We first tested the ability of the Dab1 PTB domain to bind to peptides containing NPXY motifs from APP, the APP relatives APP-like protein 1 (APLP1) and APLP2, LRP (N and C terminal [LRPa and LRPb, respectively]), the LDL receptor, Ship (N and C terminal [SHIPa and SHIPb, respectively]), and known ligands for the PTB domains of Shc and IRS-1, namely, the epidermal growth factor receptor, the nerve growth factor receptor (TrkA), and the insulin receptor (Fig. 2B). Peptides with phosphotyrosine in place of the tyrosine of the NPXY sequence (i.e., NPXpY peptides) were also tested (Fig. 2B).

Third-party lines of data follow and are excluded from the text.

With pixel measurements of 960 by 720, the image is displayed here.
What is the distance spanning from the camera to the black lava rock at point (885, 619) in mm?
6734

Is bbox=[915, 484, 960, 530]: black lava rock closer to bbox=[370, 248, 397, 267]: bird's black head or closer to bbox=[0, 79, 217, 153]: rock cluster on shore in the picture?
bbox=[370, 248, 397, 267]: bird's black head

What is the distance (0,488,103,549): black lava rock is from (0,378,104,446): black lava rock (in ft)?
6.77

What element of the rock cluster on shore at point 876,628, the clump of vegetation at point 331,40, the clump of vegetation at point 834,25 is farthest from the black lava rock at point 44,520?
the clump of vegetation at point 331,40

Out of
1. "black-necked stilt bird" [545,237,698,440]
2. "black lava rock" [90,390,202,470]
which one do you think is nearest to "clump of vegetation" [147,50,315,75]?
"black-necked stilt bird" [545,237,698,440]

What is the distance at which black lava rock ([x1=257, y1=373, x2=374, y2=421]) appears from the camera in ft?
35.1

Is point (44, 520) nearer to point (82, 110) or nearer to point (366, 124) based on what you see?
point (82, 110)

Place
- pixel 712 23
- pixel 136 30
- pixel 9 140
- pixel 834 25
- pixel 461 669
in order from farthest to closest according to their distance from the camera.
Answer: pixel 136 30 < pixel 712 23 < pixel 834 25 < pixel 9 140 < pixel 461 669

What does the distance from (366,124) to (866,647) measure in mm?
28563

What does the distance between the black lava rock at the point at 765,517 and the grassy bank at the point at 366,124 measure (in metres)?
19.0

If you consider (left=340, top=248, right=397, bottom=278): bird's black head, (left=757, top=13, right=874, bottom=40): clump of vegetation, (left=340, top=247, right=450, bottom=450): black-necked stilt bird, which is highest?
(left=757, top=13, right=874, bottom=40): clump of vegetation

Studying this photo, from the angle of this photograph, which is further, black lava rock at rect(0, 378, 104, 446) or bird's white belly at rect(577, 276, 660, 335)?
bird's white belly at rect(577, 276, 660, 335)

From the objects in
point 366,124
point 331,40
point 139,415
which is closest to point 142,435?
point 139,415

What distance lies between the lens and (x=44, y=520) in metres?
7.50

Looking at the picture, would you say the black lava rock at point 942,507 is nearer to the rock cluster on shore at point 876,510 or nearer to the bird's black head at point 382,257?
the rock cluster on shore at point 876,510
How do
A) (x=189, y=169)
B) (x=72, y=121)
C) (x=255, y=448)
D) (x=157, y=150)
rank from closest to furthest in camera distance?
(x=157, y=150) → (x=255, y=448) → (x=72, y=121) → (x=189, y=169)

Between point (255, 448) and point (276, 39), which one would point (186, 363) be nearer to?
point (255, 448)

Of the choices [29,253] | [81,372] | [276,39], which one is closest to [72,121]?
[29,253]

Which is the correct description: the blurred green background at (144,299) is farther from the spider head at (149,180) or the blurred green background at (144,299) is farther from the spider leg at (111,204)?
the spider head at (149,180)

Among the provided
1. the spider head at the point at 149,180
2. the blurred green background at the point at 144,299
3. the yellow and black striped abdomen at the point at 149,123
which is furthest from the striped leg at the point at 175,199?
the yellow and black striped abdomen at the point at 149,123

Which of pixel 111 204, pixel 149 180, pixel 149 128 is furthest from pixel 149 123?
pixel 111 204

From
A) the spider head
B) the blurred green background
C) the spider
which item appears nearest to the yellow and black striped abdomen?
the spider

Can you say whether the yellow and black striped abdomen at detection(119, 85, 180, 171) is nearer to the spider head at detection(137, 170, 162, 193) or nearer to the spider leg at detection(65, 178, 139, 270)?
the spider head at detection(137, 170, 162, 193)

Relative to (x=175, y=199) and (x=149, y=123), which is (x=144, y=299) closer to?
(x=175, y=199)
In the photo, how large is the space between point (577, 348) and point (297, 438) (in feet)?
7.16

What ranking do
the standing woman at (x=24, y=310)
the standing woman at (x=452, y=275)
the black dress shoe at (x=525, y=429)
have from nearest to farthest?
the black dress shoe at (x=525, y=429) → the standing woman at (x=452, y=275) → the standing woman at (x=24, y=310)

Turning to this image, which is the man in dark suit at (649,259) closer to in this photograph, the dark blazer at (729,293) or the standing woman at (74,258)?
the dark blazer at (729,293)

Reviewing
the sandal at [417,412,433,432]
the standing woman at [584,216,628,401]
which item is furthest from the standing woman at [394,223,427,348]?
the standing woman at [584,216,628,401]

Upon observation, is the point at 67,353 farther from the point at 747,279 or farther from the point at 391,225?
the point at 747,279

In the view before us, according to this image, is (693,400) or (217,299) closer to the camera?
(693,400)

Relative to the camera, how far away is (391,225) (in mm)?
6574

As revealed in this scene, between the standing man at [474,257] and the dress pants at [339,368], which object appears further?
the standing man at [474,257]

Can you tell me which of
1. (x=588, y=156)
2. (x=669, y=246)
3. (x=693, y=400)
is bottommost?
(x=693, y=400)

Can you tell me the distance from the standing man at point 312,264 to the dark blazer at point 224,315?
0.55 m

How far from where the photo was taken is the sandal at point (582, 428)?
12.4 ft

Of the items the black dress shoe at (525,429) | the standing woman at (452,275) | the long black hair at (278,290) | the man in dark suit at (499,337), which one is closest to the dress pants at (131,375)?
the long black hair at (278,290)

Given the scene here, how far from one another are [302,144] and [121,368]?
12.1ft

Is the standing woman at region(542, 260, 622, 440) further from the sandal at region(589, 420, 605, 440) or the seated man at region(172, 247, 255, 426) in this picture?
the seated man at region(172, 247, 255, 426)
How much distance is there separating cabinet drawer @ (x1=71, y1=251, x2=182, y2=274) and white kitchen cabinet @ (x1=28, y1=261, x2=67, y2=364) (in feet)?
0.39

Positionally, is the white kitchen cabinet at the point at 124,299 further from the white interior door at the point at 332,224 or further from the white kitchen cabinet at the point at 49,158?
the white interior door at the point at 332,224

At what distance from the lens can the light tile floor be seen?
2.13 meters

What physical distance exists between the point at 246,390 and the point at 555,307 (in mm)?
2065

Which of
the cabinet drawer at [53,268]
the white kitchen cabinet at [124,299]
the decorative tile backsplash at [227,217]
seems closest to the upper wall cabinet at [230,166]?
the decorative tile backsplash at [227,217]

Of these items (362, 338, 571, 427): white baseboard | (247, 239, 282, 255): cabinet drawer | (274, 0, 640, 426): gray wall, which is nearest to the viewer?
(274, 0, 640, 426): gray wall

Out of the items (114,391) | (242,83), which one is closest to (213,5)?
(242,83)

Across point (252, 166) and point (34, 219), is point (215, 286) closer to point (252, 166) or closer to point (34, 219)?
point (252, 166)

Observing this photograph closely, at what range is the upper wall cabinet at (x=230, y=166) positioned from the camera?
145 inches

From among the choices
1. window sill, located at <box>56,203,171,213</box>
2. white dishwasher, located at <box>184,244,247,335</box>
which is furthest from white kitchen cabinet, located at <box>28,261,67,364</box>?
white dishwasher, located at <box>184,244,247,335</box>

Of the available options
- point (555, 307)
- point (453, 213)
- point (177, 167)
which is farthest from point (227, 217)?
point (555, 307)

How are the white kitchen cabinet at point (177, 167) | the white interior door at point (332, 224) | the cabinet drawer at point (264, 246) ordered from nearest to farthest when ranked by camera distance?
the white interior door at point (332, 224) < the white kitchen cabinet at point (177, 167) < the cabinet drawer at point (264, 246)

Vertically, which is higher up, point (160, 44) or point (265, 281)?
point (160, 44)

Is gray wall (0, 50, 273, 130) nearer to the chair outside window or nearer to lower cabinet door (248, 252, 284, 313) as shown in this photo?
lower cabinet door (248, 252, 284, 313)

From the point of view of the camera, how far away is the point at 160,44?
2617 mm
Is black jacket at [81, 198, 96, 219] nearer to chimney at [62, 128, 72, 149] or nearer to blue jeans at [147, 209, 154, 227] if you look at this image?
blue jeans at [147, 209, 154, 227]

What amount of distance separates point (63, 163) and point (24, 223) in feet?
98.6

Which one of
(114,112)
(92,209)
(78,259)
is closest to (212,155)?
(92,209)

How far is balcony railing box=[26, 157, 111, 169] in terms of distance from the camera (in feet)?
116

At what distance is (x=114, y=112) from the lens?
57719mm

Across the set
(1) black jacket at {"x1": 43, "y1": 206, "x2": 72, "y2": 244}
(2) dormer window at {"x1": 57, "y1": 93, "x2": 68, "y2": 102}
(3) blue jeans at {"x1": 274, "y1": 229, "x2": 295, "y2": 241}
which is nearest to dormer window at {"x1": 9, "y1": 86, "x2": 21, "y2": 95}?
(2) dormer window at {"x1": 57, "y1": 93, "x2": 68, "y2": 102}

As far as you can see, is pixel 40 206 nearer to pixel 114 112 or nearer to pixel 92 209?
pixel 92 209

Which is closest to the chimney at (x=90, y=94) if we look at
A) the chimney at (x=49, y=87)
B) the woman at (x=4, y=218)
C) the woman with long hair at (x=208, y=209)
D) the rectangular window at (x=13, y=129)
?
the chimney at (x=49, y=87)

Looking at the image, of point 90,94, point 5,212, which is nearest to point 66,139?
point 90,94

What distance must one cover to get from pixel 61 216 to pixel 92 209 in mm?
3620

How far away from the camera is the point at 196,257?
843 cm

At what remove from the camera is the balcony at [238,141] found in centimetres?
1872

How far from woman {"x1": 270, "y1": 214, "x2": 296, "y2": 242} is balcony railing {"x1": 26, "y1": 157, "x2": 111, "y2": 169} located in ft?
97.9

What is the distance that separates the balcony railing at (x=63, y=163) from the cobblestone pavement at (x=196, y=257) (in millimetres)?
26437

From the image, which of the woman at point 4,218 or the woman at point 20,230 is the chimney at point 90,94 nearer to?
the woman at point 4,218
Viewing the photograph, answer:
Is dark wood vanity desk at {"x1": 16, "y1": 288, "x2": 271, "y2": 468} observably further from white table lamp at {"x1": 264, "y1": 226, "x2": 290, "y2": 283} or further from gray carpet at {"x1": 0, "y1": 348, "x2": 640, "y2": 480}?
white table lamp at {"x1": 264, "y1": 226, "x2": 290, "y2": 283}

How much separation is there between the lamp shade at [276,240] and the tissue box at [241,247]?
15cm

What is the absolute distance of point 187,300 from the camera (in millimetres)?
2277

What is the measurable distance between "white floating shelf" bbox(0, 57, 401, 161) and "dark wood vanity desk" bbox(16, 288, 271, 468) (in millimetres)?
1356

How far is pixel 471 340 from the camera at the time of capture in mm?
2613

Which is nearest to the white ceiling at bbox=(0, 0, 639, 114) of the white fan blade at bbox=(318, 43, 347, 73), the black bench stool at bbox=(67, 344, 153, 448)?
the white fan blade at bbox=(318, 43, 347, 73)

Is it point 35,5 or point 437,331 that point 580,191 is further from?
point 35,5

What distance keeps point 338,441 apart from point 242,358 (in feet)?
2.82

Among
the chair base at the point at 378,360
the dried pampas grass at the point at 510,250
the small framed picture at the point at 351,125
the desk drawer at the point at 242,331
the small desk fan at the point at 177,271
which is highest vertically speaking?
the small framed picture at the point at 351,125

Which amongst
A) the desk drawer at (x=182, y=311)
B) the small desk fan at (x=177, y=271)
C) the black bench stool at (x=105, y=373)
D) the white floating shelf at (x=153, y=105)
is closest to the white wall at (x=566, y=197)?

The Dab1 PTB domain bound to peptides containing the NPXY regions of APP, APLP1, and APLP2. In all three proteins, the sequence GYENPTYXXEXXXX is conserved. Substitution of Phe for the upstream Tyr and Asp or Met for the Gly did not prevent binding in the context of the LRPb, LDL, and SHIPb dephosphopeptides. Phosphorylation of the tyrosine of the NPXY motif in these peptides inhibited binding. Known Shc PTB domain binding sites from the epidermal growth factor receptor and TrkA and the IRS-1 binding site on the insulin receptor failed to interact with the Dab1 PTB domain, whether phosphorylated or not (Fig. 2B). The peptides that bind to the Dab1 PTB domain share a tyrosine or phenylalanine at the position five residues N terminal to the tyrosine of the NPXY sequence (i.e., the −5 position), which is not conserved in the unbound peptides, suggesting that this residue is important for binding. Phosphorylation of the peptides on NPXY tyrosine inhibited binding in every case.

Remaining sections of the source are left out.